Argentinian poets Washington Cucurto and Tamara Kamenszain and Chilean poet Malú Urriola read their works in the original Spanish Tuesday evening in the kickoff event of “Transversal: A Latin American Poetry Lab,” sponsored by the David Rockefeller Center for Latin American Studies, the Woodberry Poetry Room, and the Department of Romance Languages and Literatures.
Poet Forrest Gander, a professor at Brown University and a Pulitzer Prize finalist, read English translations of Cucurto’s frenetic, slang-laced works culled from the streets of Buenos Aires. Anna Deeny, a lecturer on history and literature and noted translator of Raúl Zurita, read Urriola’s downbeat, introspective works. And Laura Healy, managing editor of the Harvard Review and translator of three collections of Roberto Bolaño’s poetry, also conjured the livelihood of Buenos Aires in Kamenszain’s poems.
Healy, who learned Spanish in high school and lived in Uruguay for a time, “was interested in working with an Argentine poet because — after spending so much time in Uruguay — the rioplatense dialect is the most familiar to me,” she said.
The poets had been previously unfamiliar with the translators with whom they were coupled, but have been corresponding and conversing throughout the year. The Woodberry Poetry Room selected the translators while Sergio Delgado, the event co-organizer and assistant professor of Romance languages and literatures, chose the poets.
“Transversal” is the brainchild of Marcela Ramos, an arts coordinator at the David Rockefeller Center, who contacted the Woodberry and Delgado about promoting innovative poetry from Latin America.
“ ‘Transversal’ is the same word in both Spanish and English,” said Chloe Garcia Roberts, a library assistant at Woodberry and one of the event’s coordinators, “and it denotes the act of cutting across or intersection. Professor Delgado stated from the beginning that the poetry he wanted to highlight from Latin America was cross-genre and cross-disciplinary, and this aesthetic — combined with the translation component — we felt was nicely encompassed by the title.”
Gander, Deeny, and Healy discussed the pleasures and pains of translations, from struggling to understand the works to finding the right tone and grappling with syntax, meaning, and word choice, which Gander summed up by stating, “Translation is like putting on someone else’s pants. You walk differently.”

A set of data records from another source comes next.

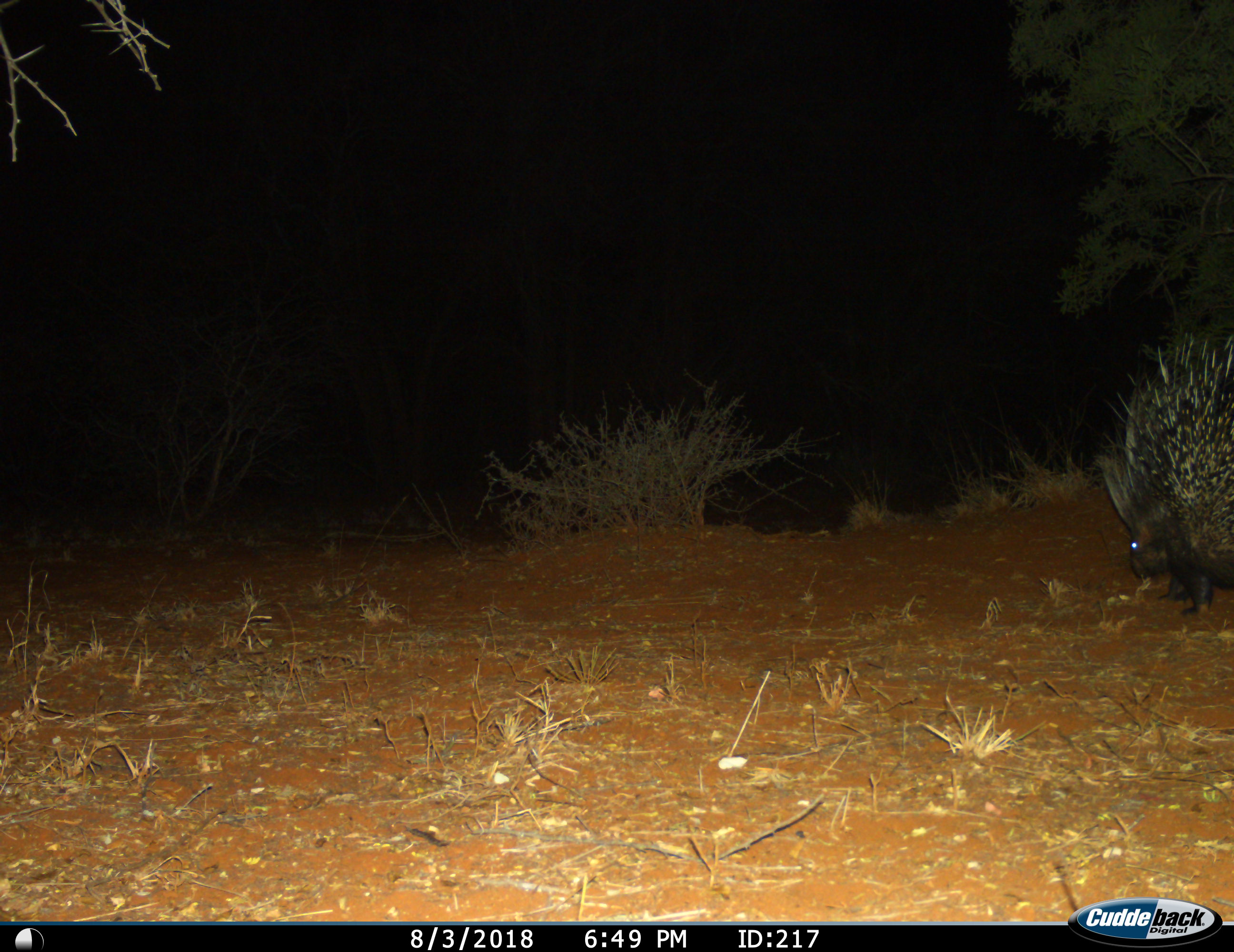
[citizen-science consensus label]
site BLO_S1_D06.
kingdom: Animalia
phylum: Chordata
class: Mammalia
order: Rodentia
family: Hystricidae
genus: Hystrix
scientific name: Hystrix cristata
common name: crested porcupine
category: porcupine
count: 1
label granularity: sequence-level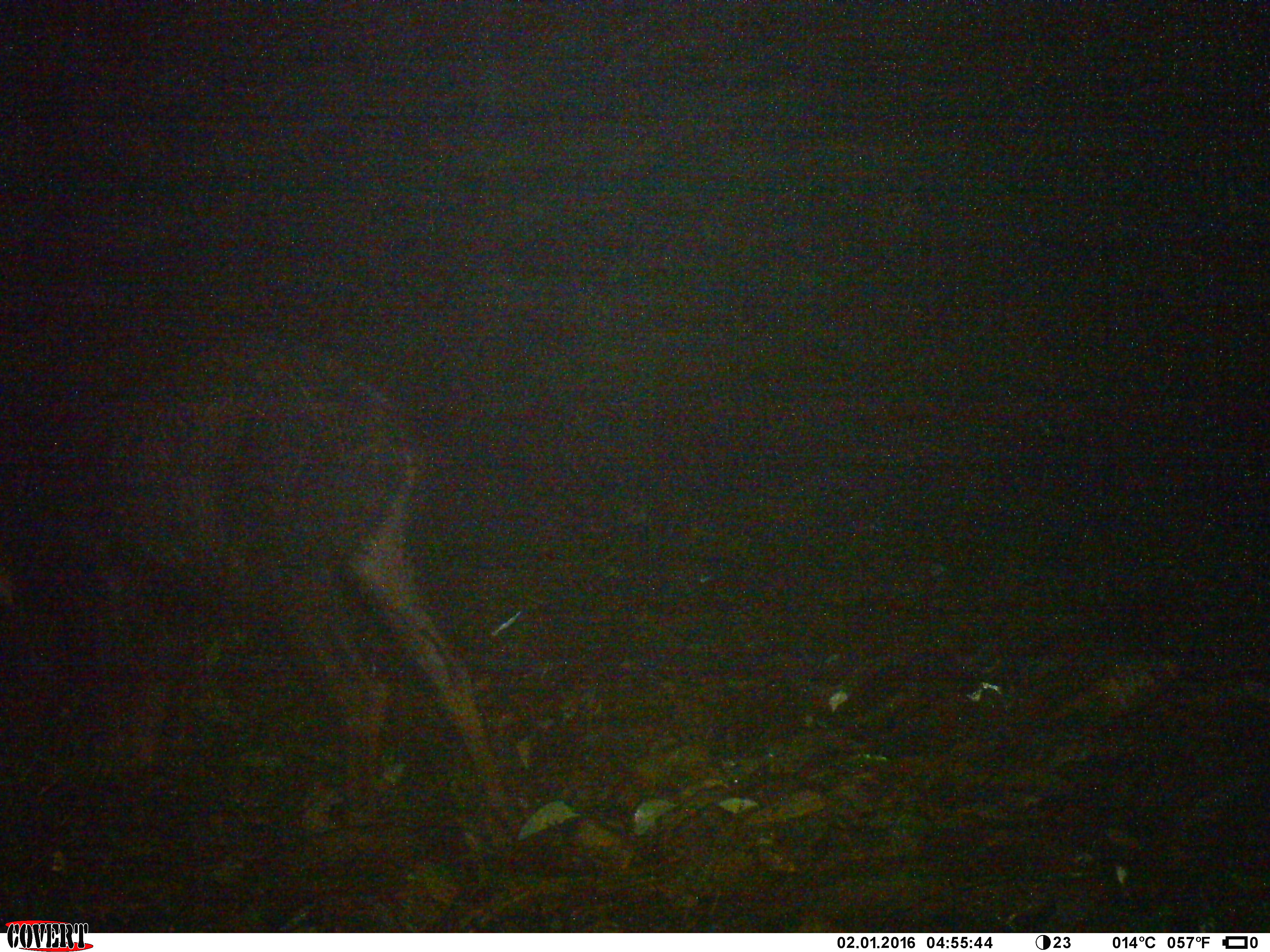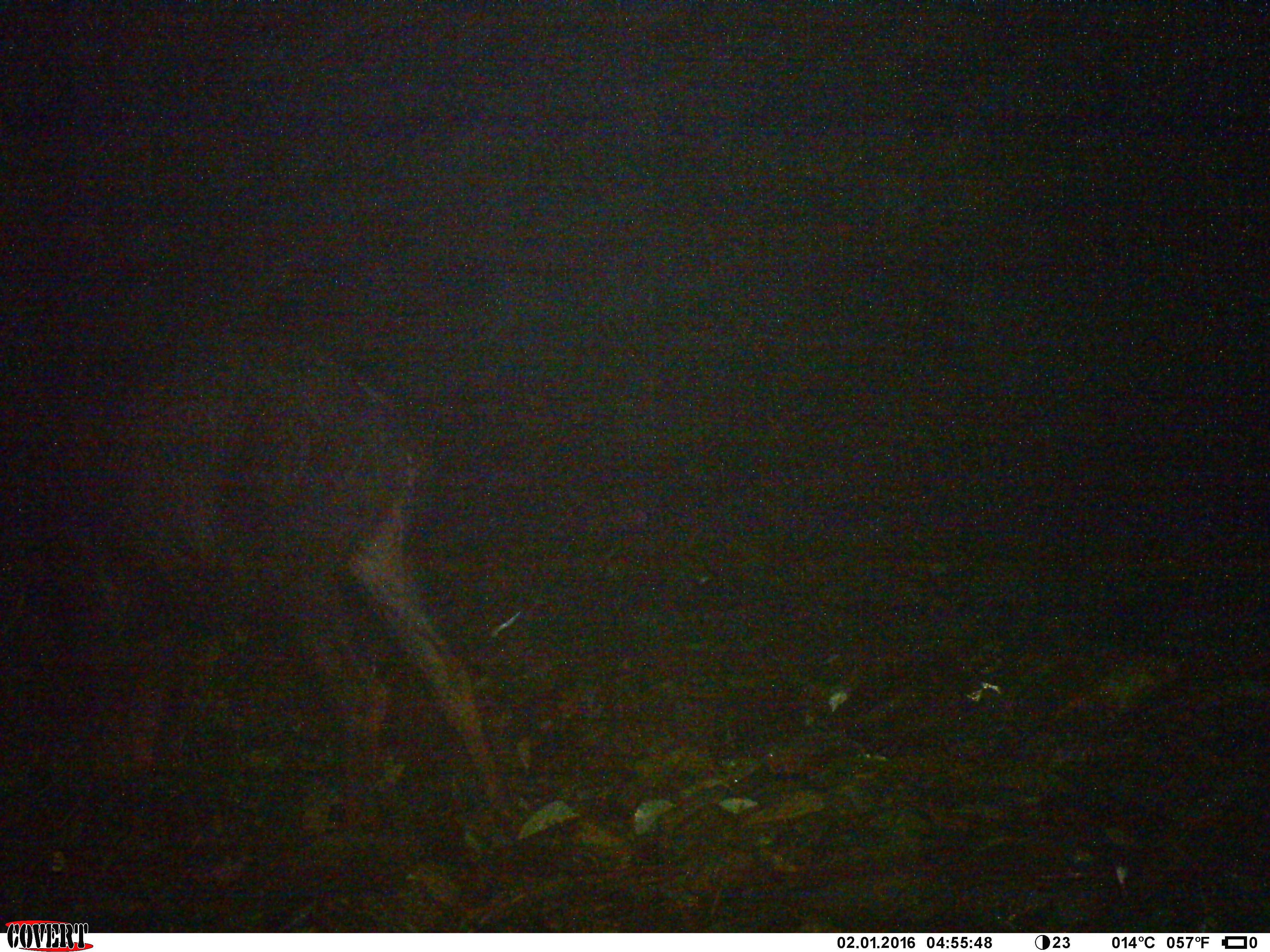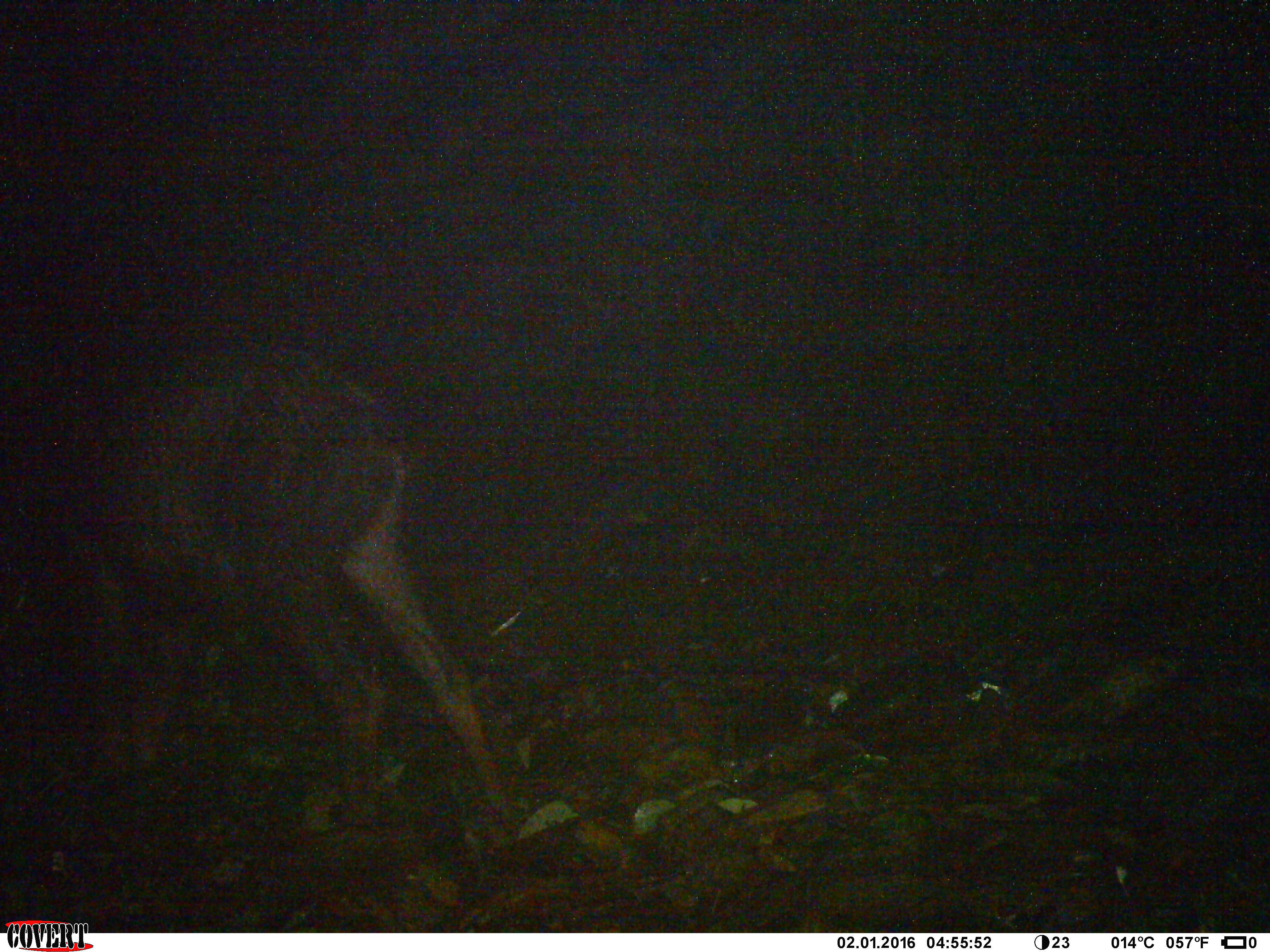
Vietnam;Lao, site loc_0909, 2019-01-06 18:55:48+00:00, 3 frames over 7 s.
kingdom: Animalia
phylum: Chordata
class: Mammalia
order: Artiodactyla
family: Bovidae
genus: Capricornis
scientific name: Capricornis sumatraensis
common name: chinese serow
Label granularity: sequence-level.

“I’m interested in translation mostly as a creative exercise,” Healy said. “It’s a puzzle to play with, a code to be cracked. The process of translating is also a very intimate way to interact with a text. It forces you to slow down your reading and spend time really understanding and interpreting it.”
The Harvard Review plans to publish an online supplement of the poets’ original works and their translations.
“Transversal” continues through Thursday, with Peruvian poet Róger Santiváñez joining the discussions.